Smart TVs are powered by each brand's own proprietary software. In other words, no two Smart TV platforms are alike, very much like the OS fragmentation on smartphones with diverse operating systems like iOS, Android, and Windows Phone 7, among others. Simply put, the web interface you see on a Sony TV won't be the same as the one on a Philips. Interestingly, however, Smart TVs actually share a lot in common with their smaller smartphone siblings. Not only do Smart TVs enable you to access web content and social media services (like smartphones do), but they also provide access to an online app store where you may download apps from. For that matter, each Smart TV model will undoubtedly differ in terms of their interface design and manageability. Here are some primers to give you a clue on what to expect from the more prominent brands. Here's our early guide to various Smart TV platforms in video format, but we've got the latest iterations covered below:-
Panasonic's Smart TV interface has gone through various updates over the years. Once known as Viera Cast (2008), it has since been upgraded to Viera Connect after several software tune-ups. Panasonic will also be using the "Smart Viera" branding with their upcoming Viera HDTV line-up. Although their Smart TV namesake has changed over the years, the Viera Connect interface remains largely unchanged. The main splash page features eight "windows"; with one "window" for each installed app, while the rectangular box in the middle is an active screen which displays current playback content from broadcast or auxiliary sources. The Viera Remote app is also available for download on iOS and Android devices.
Philips launched their Internet-based TV service, Net TV, in the UK three years ago. However, their Smart TV platform only trickled down to Asian releases at a much later date. Net TV has since accumulated a fair number of online services to date, including news feeds, video-on-demand, social media, photo-sharing, and weather forecast applications. Some of the more notable apps include YouTube, Vimeo, Picasa, Facebook, and Twitter. Although all of Philips' 2011 range of Smart LED TVs carry the Net TV platform, do note that only the 9000 and 8000 series are equipped with integrated Wi-Fi. A web browser is available on Net TV if you're wondering.
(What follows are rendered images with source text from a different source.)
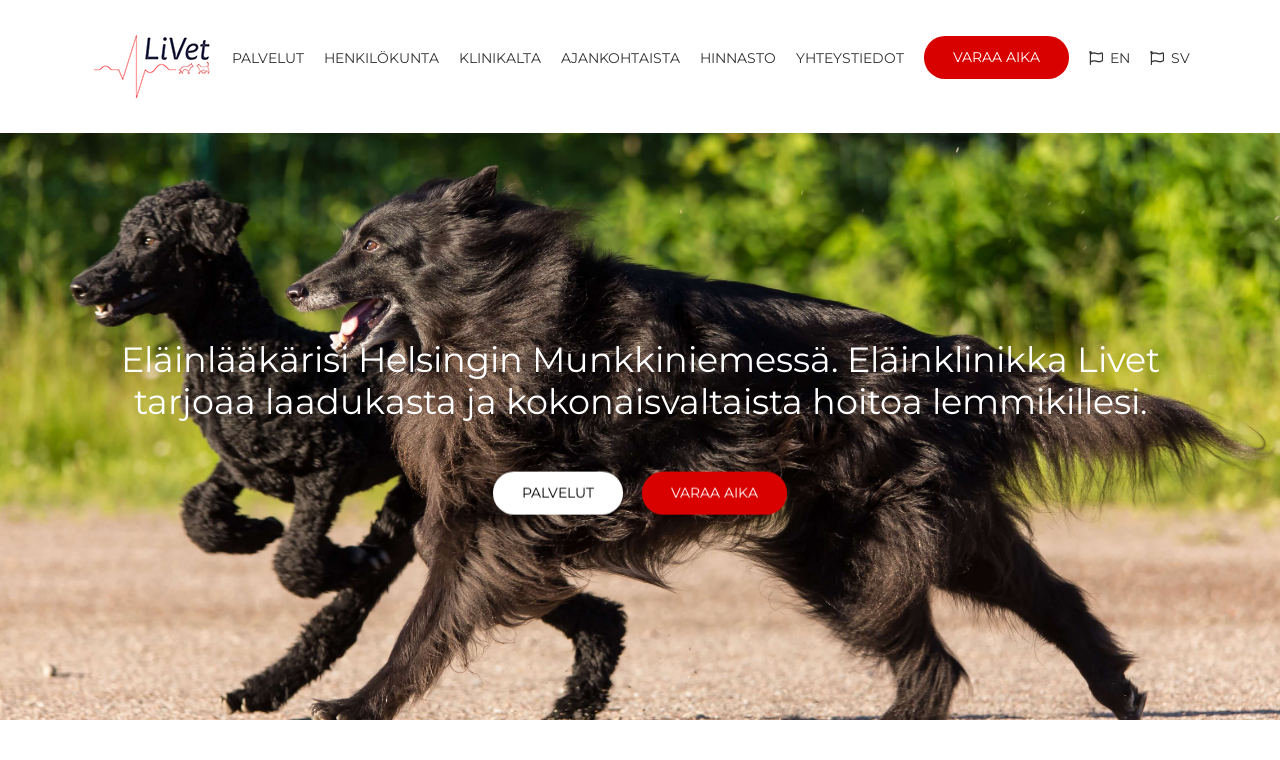

--- FILE ---
content_type: text/plain
request_url: https://www.google-analytics.com/j/collect?v=1&_v=j102&a=1681747505&t=pageview&_s=1&dl=https%3A%2F%2Fwww.elainklinikkalivet.fi%2F&ul=en-us%40posix&dt=El%C3%A4inklinikka%20Livet%20-%20Mainio%20el%C3%A4inl%C3%A4%C3%A4k%C3%A4risi%20Helsingin%20Munkkiniemess%C3%A4&sr=1280x720&vp=1280x720&_u=YEBAAEABAAAAACAAI~&jid=1516242437&gjid=490533447&cid=1257940902.1769127908&tid=UA-105180682-1&_gid=913617910.1769127908&_r=1&_slc=1&gtm=45He61m0n81P9SZLN8v810192159za200zd810192159&gcd=13l3l3l3l1l1&dma=0&tag_exp=103116026~103200004~104527906~104528501~104684208~104684211~105391253~115495939~115938465~115938469~116185179~116185180~116682876~117041588~117099528&z=137149517
body_size: -452
content:
2,cG-B15J6S6MHT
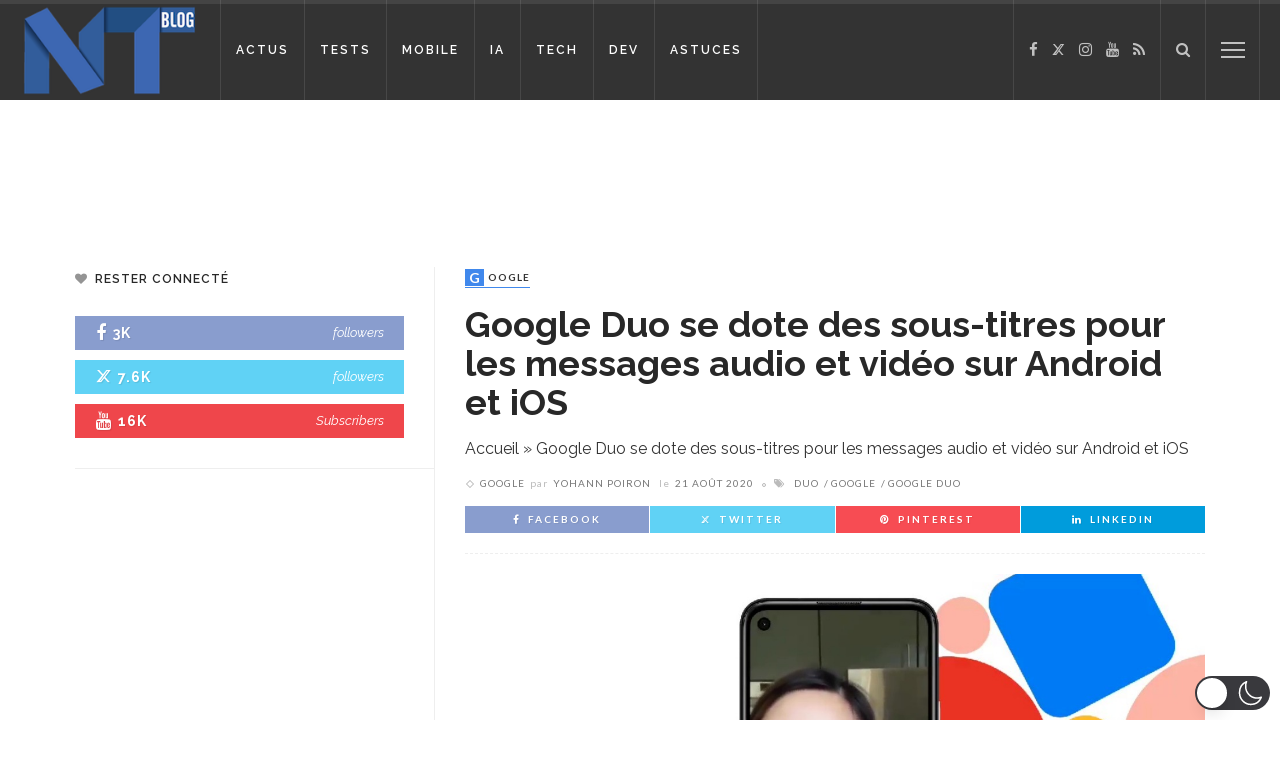

--- FILE ---
content_type: application/javascript; charset=utf-8
request_url: https://fundingchoicesmessages.google.com/f/AGSKWxWrQYQEmEVJ3zneqWhnJETw54zDljupBMI7cTRsCycjd_LzpBag8H8uSzV4eIZf7Mks1bOIu9ZhDxWpy8y0B3DKevGzTTskO0iHJFkSri_iY1i-EfwK64l3JKfcRQwe2LTK8zaSsD9ygbidLwlO8nDIuxEEk92egzmTXcQa3VGjFvEW88lQBTzid9te/_/ad_status._800x80_/iframe-ad?/randomad120x600nsfw./adtagcms.
body_size: -1289
content:
window['bba90cb5-4fc2-4a15-a6b4-aae04bb6a4ac'] = true;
LG's revamped Home Dashboard (their Smart TV interface) offers a sexier and more organized blueprint compared to their earlier efforts. A new My Apps 'docking bar' below now houses commonly accessed functions like the TV's input selection, a web browser, and a TV Guide for digital channels. The main holding area on top has also been given a sweet makeover. The Home Dashboard now features a "card" layout with categories catered for Premium Apps, 3D World, LG Smart World, Smart Share and so forth. According to LG, 3D World will provide user with access to various 3D video-on-demand content. However, whether these services will be made available here in the local regions remains to be seen.
Although the layout for Samsung's Smart Hub appears similar to last year's line-up, one key upgrade from the South Koreans is that the new interface now sports a Full-HD resolution to complement their slew of 1080p TVs. Other notable updates include family-oriented online services (categorized as Family Story, Fitness, and Kids) and a tabbed web browser. Samsung's new fleet of Smart TVs will also feature face recognition (via its built-in camera), motion control, and voice control features. They'll be available with Samsung's premium range such as the ES8000 and ES7500 LED TVs and the E8000 plasma series. Content wise, Samsung has forged a working partnership with SingTel resulting in apps like SingTel Video Search and SingTel Video Store. The former enables users to search for online movies and TV programmes via SingTel's exCite TV service, while the latter gives users access to a mix of Hollywood TV series and films. Three-dimensional clips are also available with Samsung's Explore 3D app.
For the record, Sony would like it better if you refer to their Smart TVs as Internet TVs instead. Now that we've gotten that out of the way, Sony has made noticeable upgrades to their Bravia Internet Video platform as well. Known as Sony Entertainment Network, the Japanese CE giant has finally unified their online video, music, and gaming services (PlayStation Network) under one common umbrella. On top of that, Sony is also emphasizing on connectivity and interoperability among their devices with the arrival of their content portal. For instance, purchased or rented online media may be downloaded or streamed to compatible Sony products, such as Bravia TVs, PlayStation consoles, Xperia phones, and tablets. We understand that Sony is working on a Network Media Player (powered by Google TV), but don't count on it to reach our sunny shores as yet.